横浜市立大学附属病院は、このたび厚生労働省の「がんゲノム医療拠点病院」に指定されました(指定期間:令和5年4月1日から4年間)。今回の拠点病院指定は、これまでのがんゲノム医療提供実績や体制が質の高いものであったと評価された結果と考えています。附属病院は、これまでの豊富な経験を活かし、今後も引き続き、がんゲノム医療*1を推進していきます。
1.がんゲノム医療拠点病院
がんゲノム医療では、検査結果を解釈するための会議*2が必要になります。この会議を自施設で開催できる施設は、「がんゲノム医療中核拠点病院」と「がんゲノム医療拠点病院」に分かれています。中核拠点病院は、がんゲノム医療の臨床・研究・人材育成までを行う施設であり、全国に13施設指定されています。一方、拠点病院は、中核拠点病院と同等の医療提供体制を有する施設で、全国に32施設指定されています。
「がんゲノム医療拠点病院」は、全国・地域毎に総数が定められています。関東甲信越ブロックでは12施設を定数として、2019年から2022年までのがんゲノム医療の診療実績などを基に、選定が行われました。
これまで附属病院は、「がんゲノム医療連携病院」として、「がんゲノム医療中核拠点病院」である東京大学医学部附属病院と連携して上記会議を実施していました。今回、「がんゲノム医療拠点病院」に指定されたことにより、今後は、自施設で行えるようになります。(表1)
(表1)今回指定されたがんゲノム医療拠点病院(関東甲信越ブロック)
加藤真吾医師コメント 横浜市立大学附属病院 がんゲノム診断科 担当部長
今回の指定は、当病院のがんゲノム医療提供体制が高い評価を受けた結果であり、とてもうれしく思っています。また、附属病院に対する指定ではありますが、大学医学部の施設・体制や市民総合医療センターとの連携も申請には重要であり、横浜市立大学全体として得た拠点病院の指定と思います。引き続き、近隣の医療機関、そして市民の皆様のお役に立てるよう、分かり易く丁寧ながんゲノム医療を提供させていただきます。

# 提示データ
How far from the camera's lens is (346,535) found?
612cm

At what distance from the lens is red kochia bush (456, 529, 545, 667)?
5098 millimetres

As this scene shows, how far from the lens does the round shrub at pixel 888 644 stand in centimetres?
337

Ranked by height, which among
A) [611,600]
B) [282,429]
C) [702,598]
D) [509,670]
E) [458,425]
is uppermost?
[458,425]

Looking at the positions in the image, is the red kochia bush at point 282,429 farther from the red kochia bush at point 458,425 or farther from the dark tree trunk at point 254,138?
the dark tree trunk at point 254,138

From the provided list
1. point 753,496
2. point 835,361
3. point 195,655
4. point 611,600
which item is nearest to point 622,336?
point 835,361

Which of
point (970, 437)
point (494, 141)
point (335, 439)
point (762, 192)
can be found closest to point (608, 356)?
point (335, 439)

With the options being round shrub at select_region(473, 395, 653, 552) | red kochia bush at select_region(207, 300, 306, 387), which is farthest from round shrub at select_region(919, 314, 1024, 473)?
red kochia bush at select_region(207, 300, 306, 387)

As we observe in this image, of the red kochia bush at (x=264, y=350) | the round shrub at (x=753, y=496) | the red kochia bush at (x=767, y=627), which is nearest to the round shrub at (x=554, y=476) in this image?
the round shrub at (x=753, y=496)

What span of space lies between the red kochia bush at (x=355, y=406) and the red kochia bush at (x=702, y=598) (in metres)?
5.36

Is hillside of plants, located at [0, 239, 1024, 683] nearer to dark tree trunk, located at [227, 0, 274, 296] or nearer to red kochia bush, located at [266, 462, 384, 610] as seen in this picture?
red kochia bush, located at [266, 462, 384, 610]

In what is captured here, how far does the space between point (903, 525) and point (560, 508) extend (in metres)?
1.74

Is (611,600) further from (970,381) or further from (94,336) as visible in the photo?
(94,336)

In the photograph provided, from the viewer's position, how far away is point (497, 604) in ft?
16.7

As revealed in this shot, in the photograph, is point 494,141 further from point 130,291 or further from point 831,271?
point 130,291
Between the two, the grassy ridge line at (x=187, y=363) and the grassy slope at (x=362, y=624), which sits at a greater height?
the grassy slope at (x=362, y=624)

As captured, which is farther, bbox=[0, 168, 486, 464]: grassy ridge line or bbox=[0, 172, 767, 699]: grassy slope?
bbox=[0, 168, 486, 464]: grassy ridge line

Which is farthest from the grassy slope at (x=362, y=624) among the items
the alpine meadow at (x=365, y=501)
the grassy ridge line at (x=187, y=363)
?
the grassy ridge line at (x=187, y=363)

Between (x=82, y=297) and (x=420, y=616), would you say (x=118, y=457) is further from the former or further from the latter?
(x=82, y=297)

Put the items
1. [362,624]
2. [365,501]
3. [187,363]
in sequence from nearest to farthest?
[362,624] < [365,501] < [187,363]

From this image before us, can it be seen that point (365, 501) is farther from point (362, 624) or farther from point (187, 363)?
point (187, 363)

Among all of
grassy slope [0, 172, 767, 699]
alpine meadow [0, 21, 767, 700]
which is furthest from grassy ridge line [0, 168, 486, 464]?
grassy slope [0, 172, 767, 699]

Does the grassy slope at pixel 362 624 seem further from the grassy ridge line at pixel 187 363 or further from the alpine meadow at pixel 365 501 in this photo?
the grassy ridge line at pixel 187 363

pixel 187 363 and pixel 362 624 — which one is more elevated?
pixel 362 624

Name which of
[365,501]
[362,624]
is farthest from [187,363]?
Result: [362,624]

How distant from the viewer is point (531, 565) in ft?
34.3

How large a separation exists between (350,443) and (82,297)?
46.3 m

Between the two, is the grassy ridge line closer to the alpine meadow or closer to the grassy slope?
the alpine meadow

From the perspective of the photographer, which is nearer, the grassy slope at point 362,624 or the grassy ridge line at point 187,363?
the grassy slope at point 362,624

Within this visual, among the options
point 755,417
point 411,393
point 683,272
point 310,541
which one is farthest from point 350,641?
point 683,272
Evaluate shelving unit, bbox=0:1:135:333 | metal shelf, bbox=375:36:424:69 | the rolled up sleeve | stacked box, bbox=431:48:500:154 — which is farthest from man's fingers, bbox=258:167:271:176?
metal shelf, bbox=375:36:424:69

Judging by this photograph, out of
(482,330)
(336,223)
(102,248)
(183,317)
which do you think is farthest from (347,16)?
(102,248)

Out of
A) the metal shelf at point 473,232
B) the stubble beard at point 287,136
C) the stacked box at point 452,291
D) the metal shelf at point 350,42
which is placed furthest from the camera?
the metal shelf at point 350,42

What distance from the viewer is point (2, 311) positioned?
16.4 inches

# 課題の目的
本文の「横浜市立大学附属病院は、この」から「(表1)今回指定されたがんゲノム医療拠点病院(関東甲信越ブロック)」までを、「会議」を「検討会」に置き換えて書き出してください。

# 課題の答え
横浜市立大学附属病院は、このたび厚生労働省の「がんゲノム医療拠点病院」に指定されました(指定期間:令和5年4月1日から4年間)。今回の拠点病院指定は、これまでのがんゲノム医療提供実績や体制が質の高いものであったと評価された結果と考えています。附属病院は、これまでの豊富な経験を活かし、今後も引き続き、がんゲノム医療*1を推進していきます。
1.がんゲノム医療拠点病院
がんゲノム医療では、検査結果を解釈するための検討会*2が必要になります。この検討会を自施設で開催できる施設は、「がんゲノム医療中核拠点病院」と「がんゲノム医療拠点病院」に分かれています。中核拠点病院は、がんゲノム医療の臨床・研究・人材育成までを行う施設であり、全国に13施設指定されています。一方、拠点病院は、中核拠点病院と同等の医療提供体制を有する施設で、全国に32施設指定されています。
「がんゲノム医療拠点病院」は、全国・地域毎に総数が定められています。関東甲信越ブロックでは12施設を定数として、2019年から2022年までのがんゲノム医療の診療実績などを基に、選定が行われました。
これまで附属病院は、「がんゲノム医療連携病院」として、「がんゲノム医療中核拠点病院」である東京大学医学部附属病院と連携して上記検討会を実施していました。今回、「がんゲノム医療拠点病院」に指定されたことにより、今後は、自施設で行えるようになります。(表1)
(表1)今回指定されたがんゲノム医療拠点病院(関東甲信越ブロック)